** start Provided data **
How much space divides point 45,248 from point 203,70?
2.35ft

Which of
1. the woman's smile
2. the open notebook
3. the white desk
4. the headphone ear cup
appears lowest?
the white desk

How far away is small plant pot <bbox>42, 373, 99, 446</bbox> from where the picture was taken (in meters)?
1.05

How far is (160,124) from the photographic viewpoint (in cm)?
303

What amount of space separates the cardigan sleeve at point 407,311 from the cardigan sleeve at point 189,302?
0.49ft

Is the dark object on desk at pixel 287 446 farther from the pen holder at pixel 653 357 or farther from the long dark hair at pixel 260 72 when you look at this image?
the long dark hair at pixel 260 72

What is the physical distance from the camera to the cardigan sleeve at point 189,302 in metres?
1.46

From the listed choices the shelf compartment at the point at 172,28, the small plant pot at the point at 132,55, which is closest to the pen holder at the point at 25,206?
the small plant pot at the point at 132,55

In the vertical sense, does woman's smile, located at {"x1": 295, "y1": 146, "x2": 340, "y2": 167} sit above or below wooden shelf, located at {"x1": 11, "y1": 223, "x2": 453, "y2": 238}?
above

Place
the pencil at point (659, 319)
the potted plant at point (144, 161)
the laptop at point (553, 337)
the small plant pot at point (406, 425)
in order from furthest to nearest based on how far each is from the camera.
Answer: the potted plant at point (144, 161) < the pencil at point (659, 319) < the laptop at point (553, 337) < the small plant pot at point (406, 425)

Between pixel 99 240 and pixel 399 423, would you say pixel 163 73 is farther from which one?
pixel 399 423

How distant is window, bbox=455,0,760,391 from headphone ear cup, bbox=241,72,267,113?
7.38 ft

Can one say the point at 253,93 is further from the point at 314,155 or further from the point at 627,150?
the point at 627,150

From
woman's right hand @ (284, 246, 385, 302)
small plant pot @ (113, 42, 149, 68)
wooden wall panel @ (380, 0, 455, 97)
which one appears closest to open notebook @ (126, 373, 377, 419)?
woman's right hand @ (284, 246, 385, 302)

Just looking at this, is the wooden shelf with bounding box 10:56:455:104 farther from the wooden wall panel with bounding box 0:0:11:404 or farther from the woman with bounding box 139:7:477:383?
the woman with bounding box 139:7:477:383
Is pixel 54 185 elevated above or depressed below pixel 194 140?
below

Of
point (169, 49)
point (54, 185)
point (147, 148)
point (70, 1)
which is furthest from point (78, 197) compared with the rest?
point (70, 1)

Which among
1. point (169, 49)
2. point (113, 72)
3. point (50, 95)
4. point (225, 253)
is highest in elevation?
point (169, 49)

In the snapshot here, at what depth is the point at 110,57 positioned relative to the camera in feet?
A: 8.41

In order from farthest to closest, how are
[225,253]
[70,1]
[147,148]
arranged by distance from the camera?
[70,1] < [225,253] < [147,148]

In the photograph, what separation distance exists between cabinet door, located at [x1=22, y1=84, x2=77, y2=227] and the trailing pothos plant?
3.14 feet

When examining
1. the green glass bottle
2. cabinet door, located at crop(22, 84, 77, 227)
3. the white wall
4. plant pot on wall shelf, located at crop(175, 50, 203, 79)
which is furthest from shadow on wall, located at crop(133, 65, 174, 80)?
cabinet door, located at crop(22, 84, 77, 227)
** end Provided data **
● **Short task**: Copy verbatim the rows from the line containing "In the photograph, what" through the last line of the rows, both ends included.

● **Answer to the exercise**:
In the photograph, what separation distance exists between cabinet door, located at [x1=22, y1=84, x2=77, y2=227] and the trailing pothos plant?
3.14 feet

When examining
1. the green glass bottle
2. cabinet door, located at crop(22, 84, 77, 227)
3. the white wall
4. plant pot on wall shelf, located at crop(175, 50, 203, 79)
which is furthest from shadow on wall, located at crop(133, 65, 174, 80)?
cabinet door, located at crop(22, 84, 77, 227)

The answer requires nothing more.